_WHAT THE TASK ASKS_: State how many lines in the records below contain the string "site", and give nothing besides that number.

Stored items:
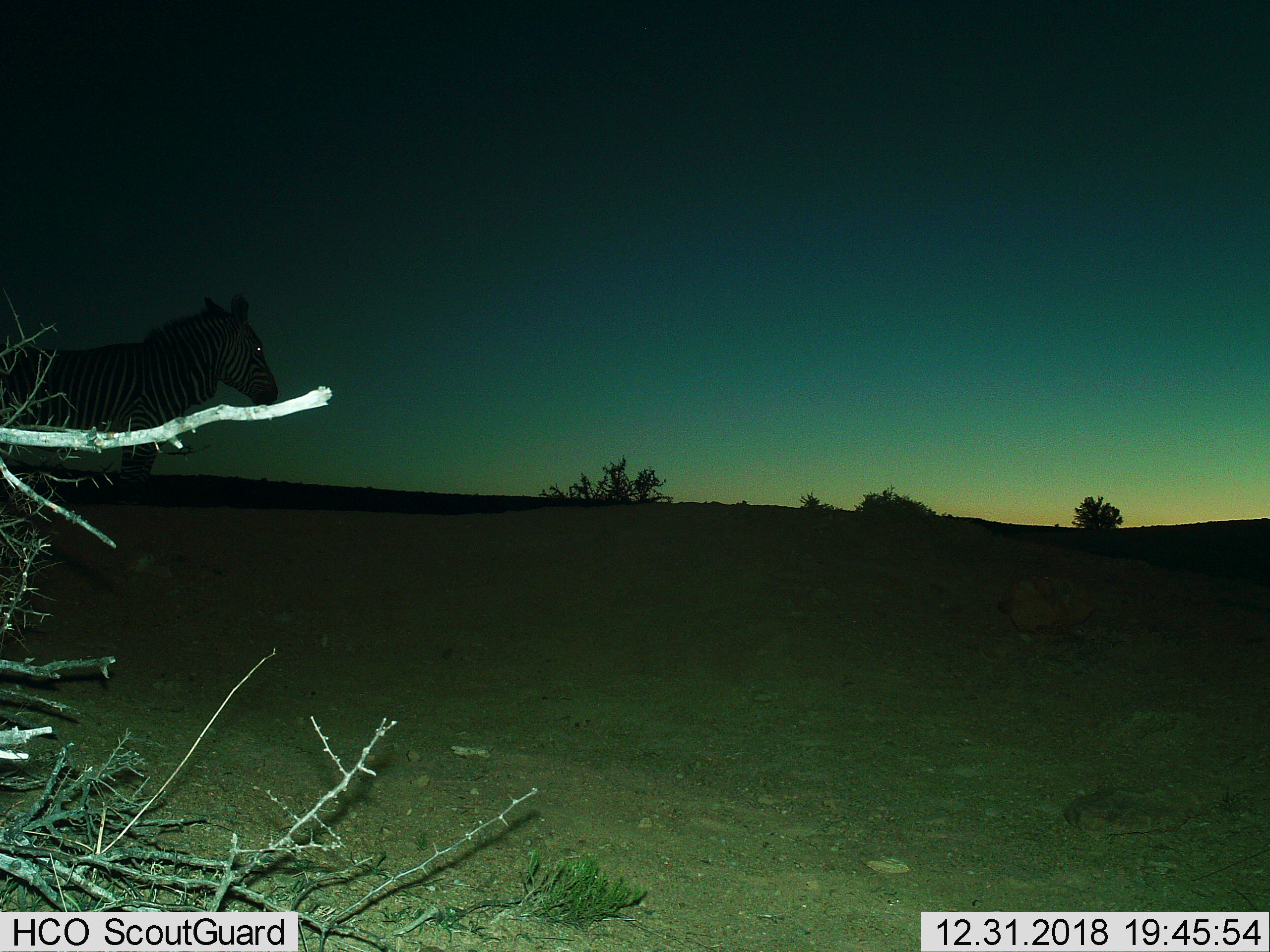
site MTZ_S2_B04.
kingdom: Animalia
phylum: Chordata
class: Mammalia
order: Perissodactyla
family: Equidae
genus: Equus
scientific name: Equus zebra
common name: mountain zebra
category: zebramountain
Zebramountain (mountain zebra) (Equus zebra), count 1. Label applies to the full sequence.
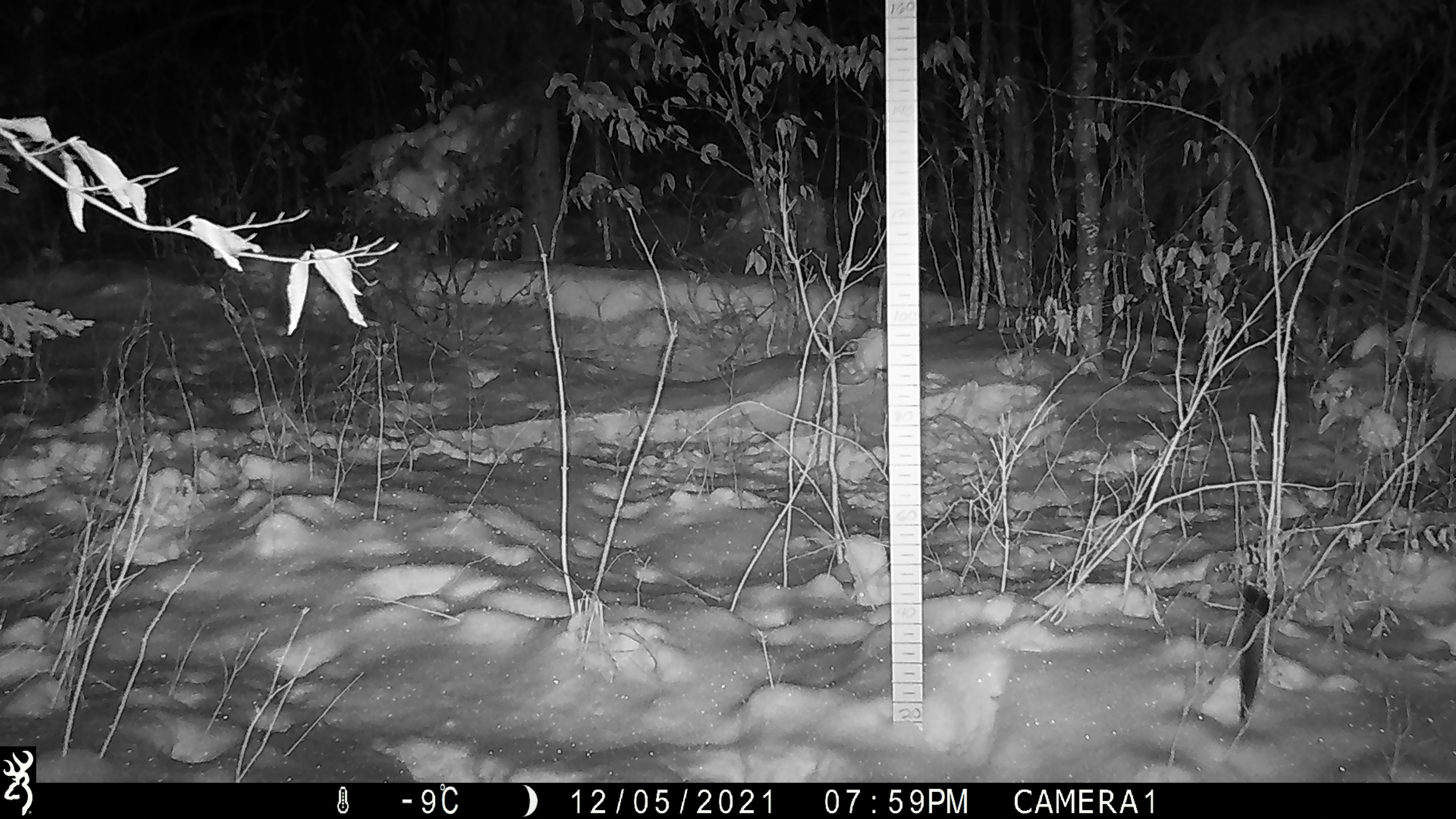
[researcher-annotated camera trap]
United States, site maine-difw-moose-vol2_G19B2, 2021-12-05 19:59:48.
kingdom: Animalia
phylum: Chordata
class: Mammalia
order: Lagomorpha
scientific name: Lagomorpha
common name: rabbit or hare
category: rabbit or hare sp.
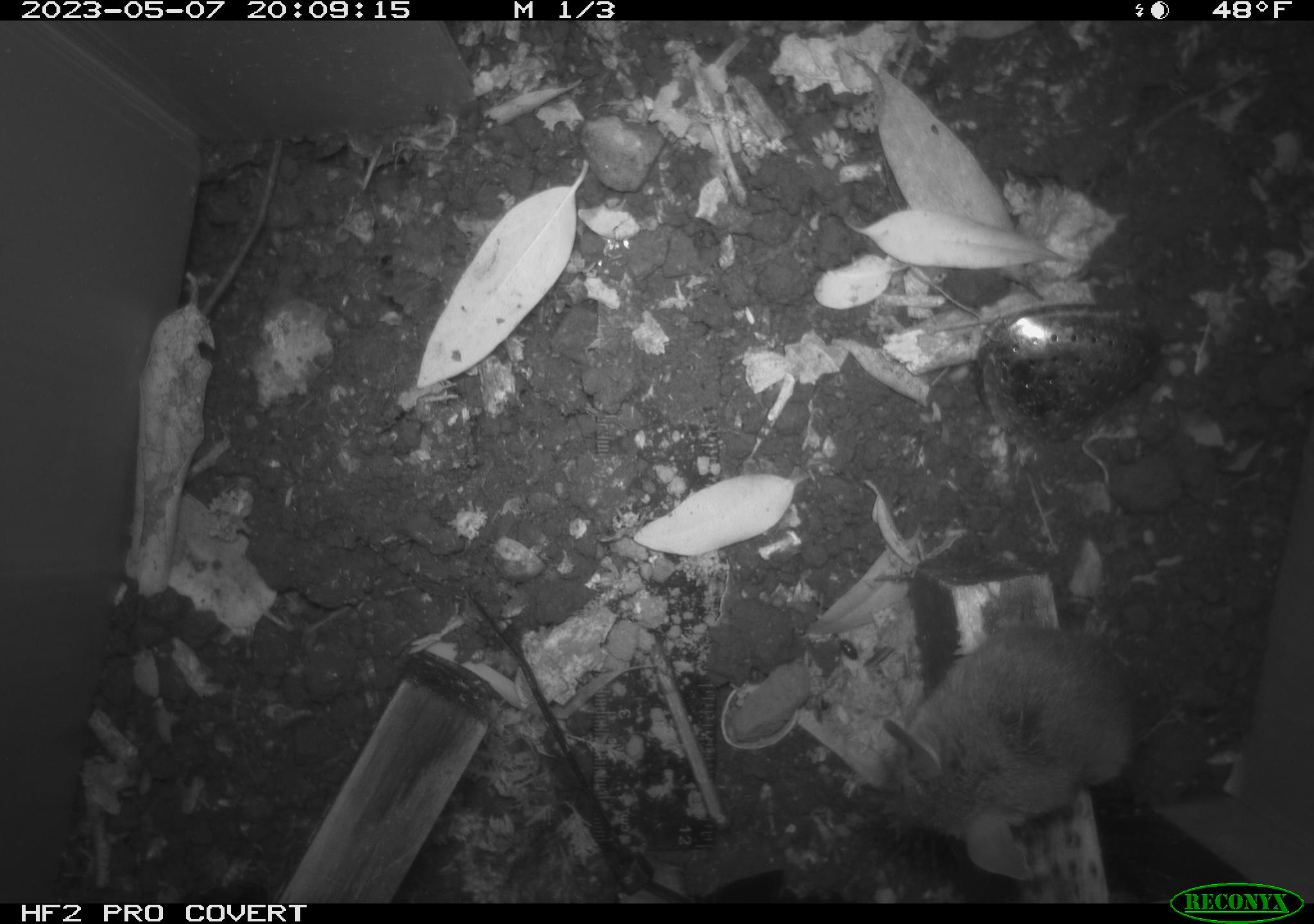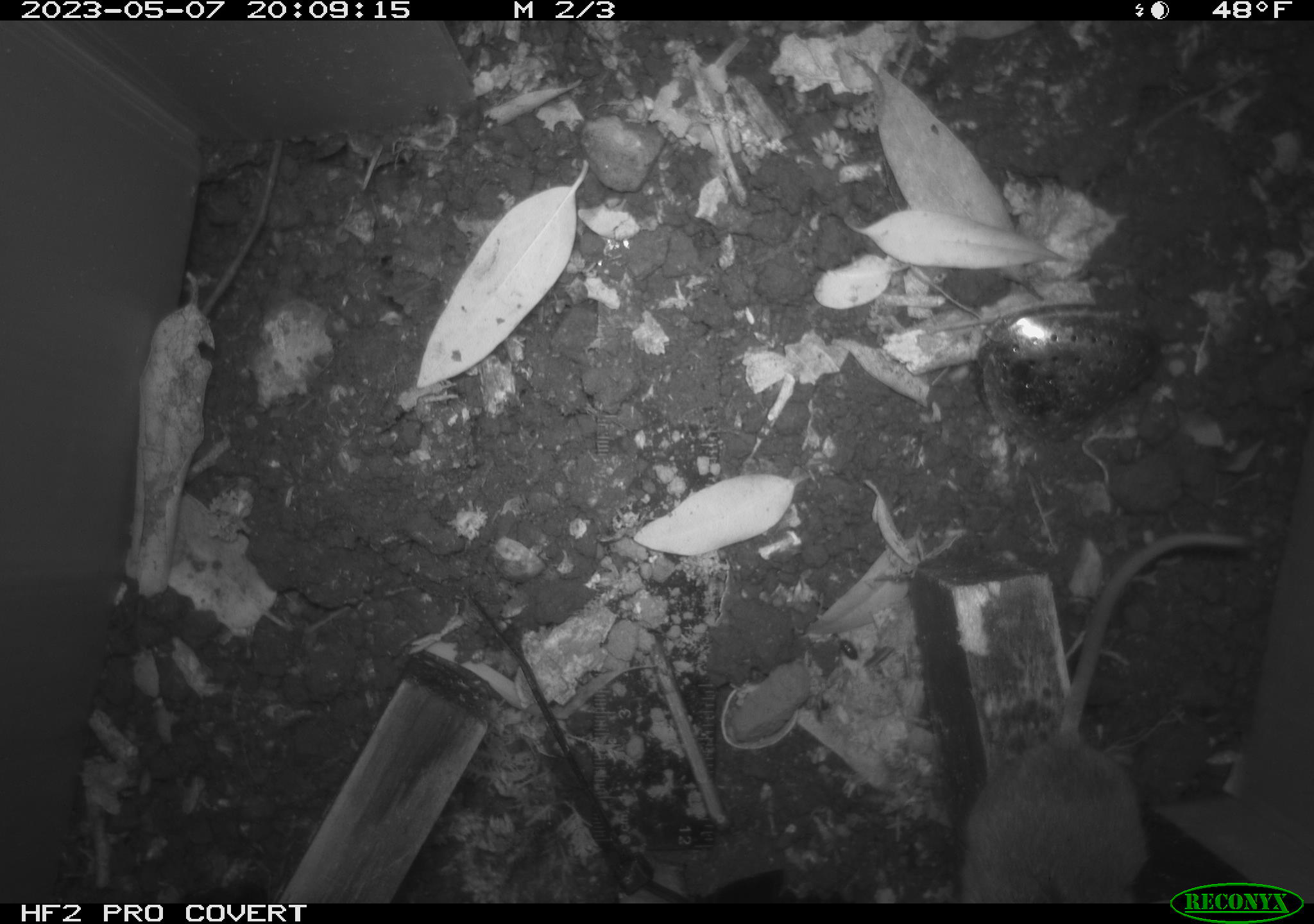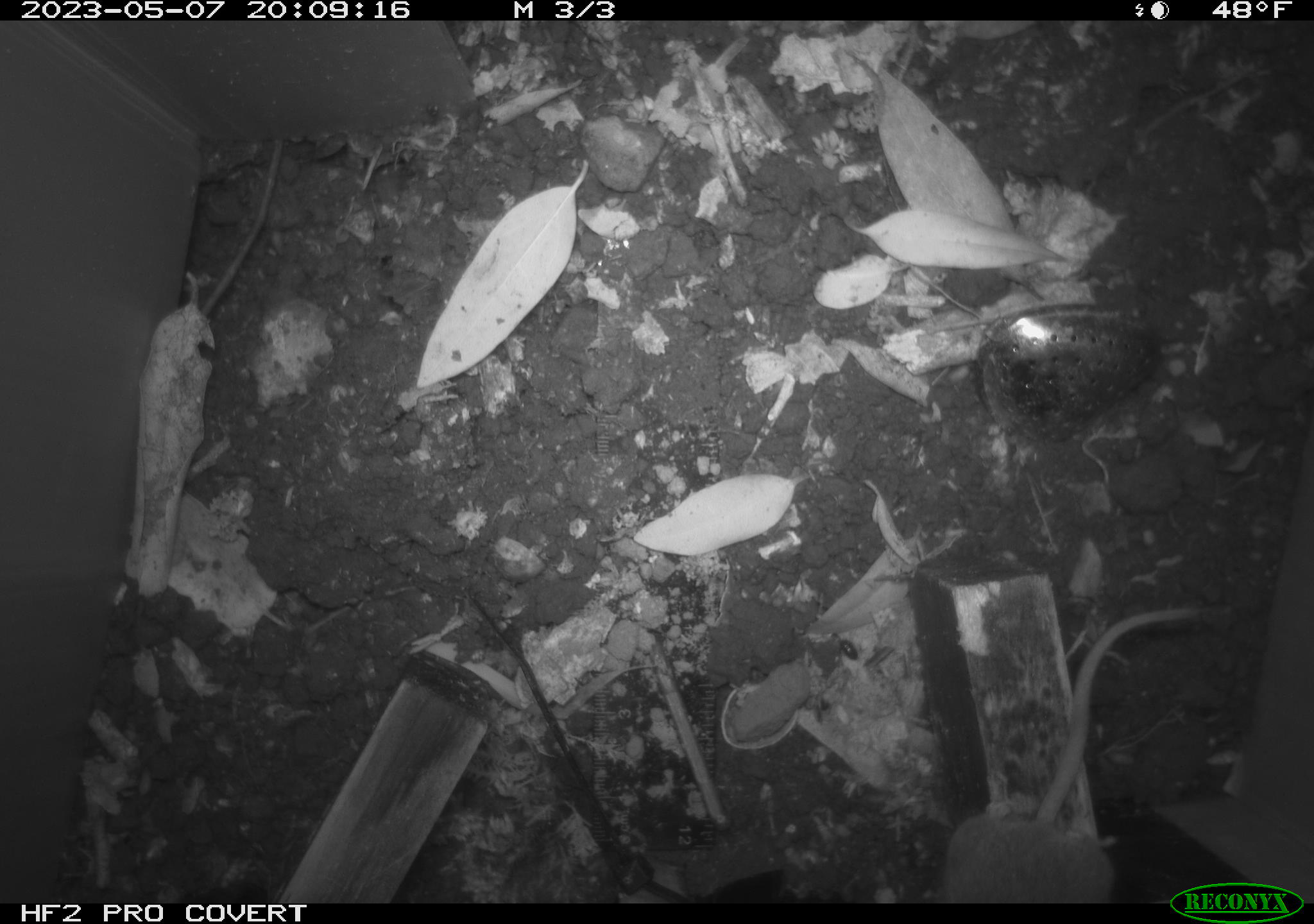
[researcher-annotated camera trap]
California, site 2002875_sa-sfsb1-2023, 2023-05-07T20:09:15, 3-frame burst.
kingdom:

_REPLY_: 3